Kampung Batik Semarang Gelar Membatik Sepanjang 100 Meter
Hari Batik Nasional, Rabu (2/10) kemarin diperingati secara beragam oleh warga Kota Semarang.
Penulis: hesty imaniar | Editor: galih permadi
TRIBUNJATENG.COM, SEMARANG - Hari Batik Nasional, Rabu (2/10) kemarin diperingati secara beragam oleh warga Kota Semarang.
Di Kampung Batik Rejomulyo, misalnya, menggelar membati di kain putih yang panjangnya 100 meter yang sudah diberi corak Warag Ngendog dan Asam.
Di antara mereka yang partisipan turut membatik, yakni Dinas Perindustrian Kota Semarang, PLN, dan mahasiswa asing yang ikut pertukaran pelajar di Universitas Soegijapranata (Unika) Semarang.
Seorang mahasiswa, Barca, mengaku senang sekali dengan batik, khususnya yang berasal dari Indonesia.
Apalagi dengan terus mempertahankan budaya tradisional, yakni menggunakan batik setiap hari, hal itu merupakan bagian yang menyenangkan.
"Saya selalu memakai batik, tidak hanya dikesempatan acara yang formal, namun di mana saja, dan di hari-hari saya, saya selalu memakai batik, karena batik, sangat luar biasa sekali," katanya, usai turut membatik di Kampung Batik.
Kepala Dinas Perindustrian Kota Semarang, Mustohar, mengatakan, batik merupakan salah satu warisan budaya milik Indonesia yang sudah diakui dunia.
"Sehingga perayaan Hari Batik Nasional ini merupakan wujud salah satu penandaan bagi kita bahwa lewat kearifan lokal bangsa kita, kita punya karya yang luar biasa dan sudah dapat legitimasi di luar negeri termasuk Unesco," sebutnya.
Kampung Batik sendiri, katanya, merupakan salah satu kampung tematik yang dimiliki Kota Semarang, yang mana masih banyak lagi kampung tematik lainnya, yang digagas oleh Wali Kota Semarang.
"Dengan keberadaan kampung tersebut, bisa memberikan dampak positif bagi warga sekitar kampung. Dan juga bisa dikembangkan terus dalam hal destinasi wisata, serta meningkatkan mutu produksi batik yang ada di Semarang," sambung dia.
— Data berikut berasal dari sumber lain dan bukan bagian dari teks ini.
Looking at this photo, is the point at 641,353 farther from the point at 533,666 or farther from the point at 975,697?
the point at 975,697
Adapun pada acara tersebut, juga bertepatan dengan program Corporate Social Responsibility (CSR) PT PLN yang menyalurkan bantuan program untuk pengembangan Kampung Batik Semarang sebagai destinasi wisata unggulan.
Sementara itu, Ketua Paguyuban Sekar Kenanga, Eko Hariyanto, dengan adanya CSR dari PLN dan intensnya Pemkot Semarang mendukung para pembatik di Kampung Batik, ekonomi masyarakatnya meningkat.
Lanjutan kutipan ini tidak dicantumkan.